Charley Casket walked up. He spat. We talked about the weather for a minute. He held out his hand, cupping a jade arrowhead. “Fifty bucks. You could sell it five hunnert, I guess. Could be more.”
Woody ignored him and nodded toward his other snowgo. “I got new Panther. When I go Prudhoe everybody always borrow. Goddamn, when I come home all my good stuffs jus' be junks. My clothes even, ready for dumps.” Woody wore an expensive leather jacket. A gold watch hung
loose and cool on his brown wrist. He was a good-looking man and dressed like a catalog.

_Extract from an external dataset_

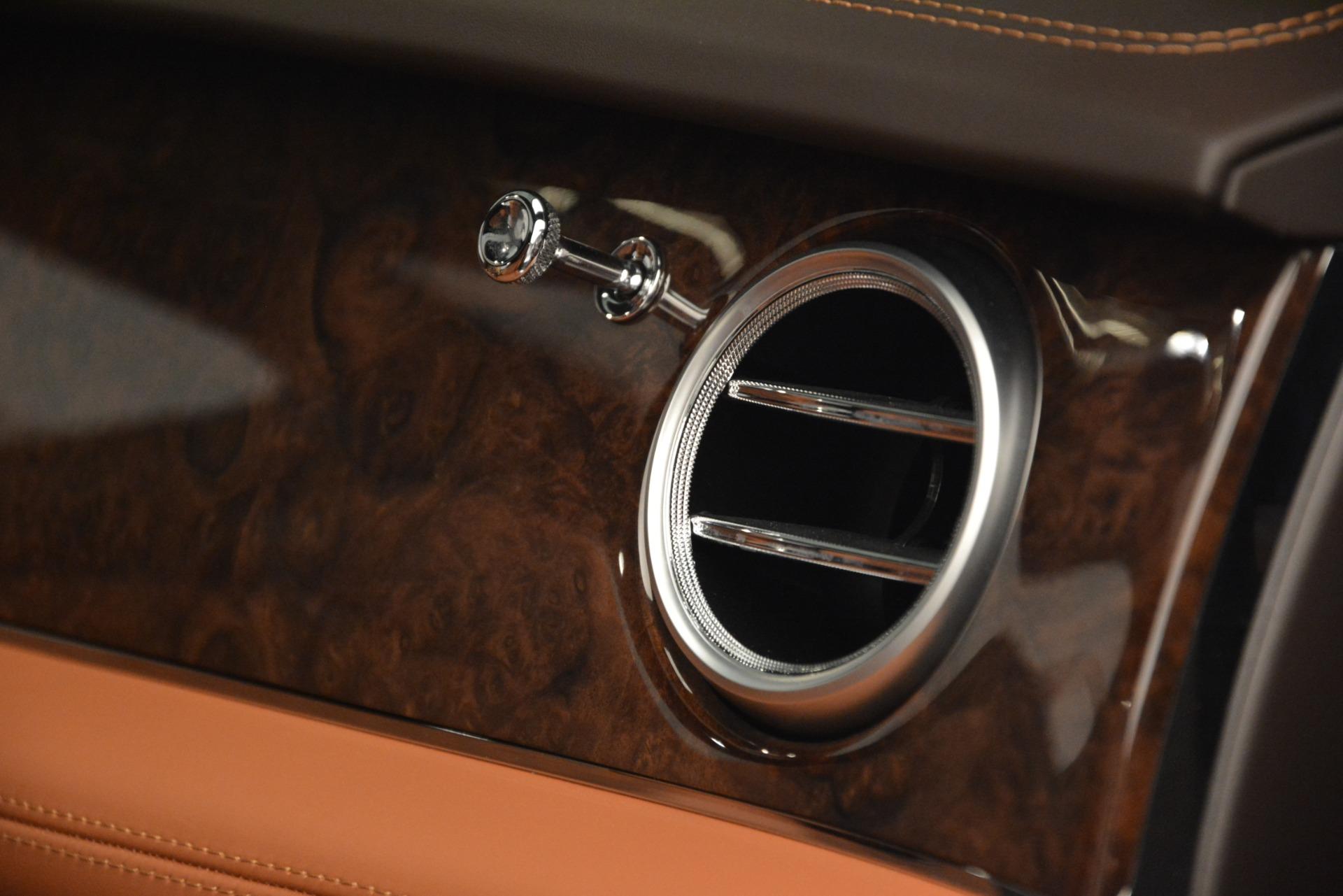Used 2017 Bentley Bentayga W12 For Sale In Westport, CT 2972_p27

I knelt down, admiring the thick springs and shocks under the tracks. Charley gripped the throttle, wide open.
“Let that be,” Woody said coldly.
Charley's hand dropped. “I gonna get new Indy six-fifty. Next month, alright. For sure.”
Woody didn't respond.
I looked at pictures in my mind—riding up to the school Monday morning. Searching valleys for Enuk. Impulsively, I handed Woody my rumpled thousand-dollar Alaska Permanent Fund check. The state had started giving a yearly oil-money bonus to every man, woman, and child. This year, the second, had been three hundred and eighty-six dollars. Charley's eyes followed the check. I didn't bargain with Woody. Bargaining was white, uncomfortable. Regular people said,
I'll pay you when my check comes,
and if by then they arbitrarily decided the price was too high, they just didn't pay.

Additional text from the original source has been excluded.